▶ [Problem details]: Write out these lines again with nothing changed.

********************

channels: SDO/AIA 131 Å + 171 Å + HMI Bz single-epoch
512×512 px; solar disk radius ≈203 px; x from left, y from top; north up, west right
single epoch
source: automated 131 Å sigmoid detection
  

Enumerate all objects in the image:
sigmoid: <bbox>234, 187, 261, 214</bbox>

********************

▶ [The response]:
channels: SDO/AIA 131 Å + 171 Å + HMI Bz single-epoch
512×512 px; solar disk radius ≈203 px; x from left, y from top; north up, west right
single epoch
source: automated 131 Å sigmoid detection
  

Enumerate all objects in the image:
sigmoid: <bbox>234, 187, 261, 214</bbox>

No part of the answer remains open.